■ **Goal 1**: In the passage on data oriented design, about how many CPU cycles did stalls waiting for L2 cache-misses cost on the PPU?
■ **Goal 2**: Repeat the part of the data oriented design passage between "My interest in" and "of the time.", inclusive.

■ **Supplied passage**:
+-------+
04 October 2020
There has been a lot of discussion coming to my attention recently regarding data oriented design (DOD) or data oriented architecture (DOA). It is something very close to my heart because I love optimisation; I have to do it for all the products I work on as a software engineer and so I am always thinking about the data first. Being data oriented is thinking about the data you have and the transformations you need to make, to get the output you desire on the hardware you are targeting.
When it comes to DOD a lot of the discussion (sometimes the only discussion) is about entity component systems (ECS) using structure of arrays (SoA) to improve cache utilisation. Every man and his dog now knows about “The Cache” and I hear them throw around the term “Cache Coherency” incorrectly (when it actually describes a different problem present in CPU architectures). I have worked with a number coders who continually try bringing cache efficiency optimisation into discussion at the wrong place and the wrong time, having never actually applied any DOD themselves. This is very frustrating because it is not something that has a one size fits all solution, they just picked up a few buzzwords thinking they know it all and some people have spent many, many sleepless nights grinding out those final CPU cycles to hit a target frame rate.
My interest in DOD all started when I was optimising CPU code for PS3 and Xbox360 games, I was deep in crunch and trying to grind out a 60hz fixed timestep update on a single PowerPC Unit (PPU) where having to shave off even a few milliseconds became increasingly difficult. We had PC ports of the projects which ran smooth as butter and there was a time I did not know the inherent differences in CPU architectures of PPU vs x86/64. But then I found great talks and blog posts from other devs explaining what was happening and how DOD was a way to solve the issues. This talk from Mike Acton was the canonical one of the time.
The PPU that I was optimising for was only capable of in-order execution or incapable of out-of-order (OoO) execution. This meant that CPU stalls while waiting for L2 cache-misses were one of the biggest penalties you were likely to see (~600 CPU cycles). The profiling tools for various platforms made this abundantly clear by highlighting cache-misses, but if you didn’t know about the problem of in-order execution and tried to optimise code at the instruction level, it would make little difference. The performance cost here was not as a result of the PPU doing too much work that needed reducing, it was because the PPU would be idle while waiting for data and unable to process anything else. CPU stalls can occur for a number of reasons; we may be reading from disk, we may miss the instruction cache or data cache, and even at the instruction level we have to wait some amount of CPU cycles for the result to complete. DOD helped to minimise the stalls and maximise data throughput. Compilers schedule operations to hide instruction latency, loop unrolling is an example of this and is effective because we can issue and interleave operations while we wait for latency in the pipeline. Modern, more advanced CPU’s can do more effective things with OoO hiding even greater latencies.
CPU pipelines these days are typically much more complex than the older PPU’s so the same techniques which worked on a PS3 might not be applicable or necessary today. PPU had costly penalties for branching, especially when SIMD was involved you could perform additional redundant ALU operations, which got masked out instead of taking a branch. These branch evasion strategies were also crucial in shader code on GPU’s of the same era. Modern x86 CPU’s have good branch predictors and I have found that taking a branch can be more efficient than doing more ALU and masking a result, but again it all depends on the hardware and what you are trying to do.
+-------+
■ **Data**:

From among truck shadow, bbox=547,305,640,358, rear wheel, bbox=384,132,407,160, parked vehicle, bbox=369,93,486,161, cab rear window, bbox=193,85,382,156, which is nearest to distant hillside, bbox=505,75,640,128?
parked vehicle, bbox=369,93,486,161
+-------+
■ **Written solution 1**: About 600 CPU cycles.

■ **Written solution 2**:
My interest in DOD all started when I was optimising CPU code for PS3 and Xbox360 games, I was deep in crunch and trying to grind out a 60hz fixed timestep update on a single PowerPC Unit (PPU) where having to shave off even a few milliseconds became increasingly difficult. We had PC ports of the projects which ran smooth as butter and there was a time I did not know the inherent differences in CPU architectures of PPU vs x86/64. But then I found great talks and blog posts from other devs explaining what was happening and how DOD was a way to solve the issues. This talk from Mike Acton was the canonical one of the time.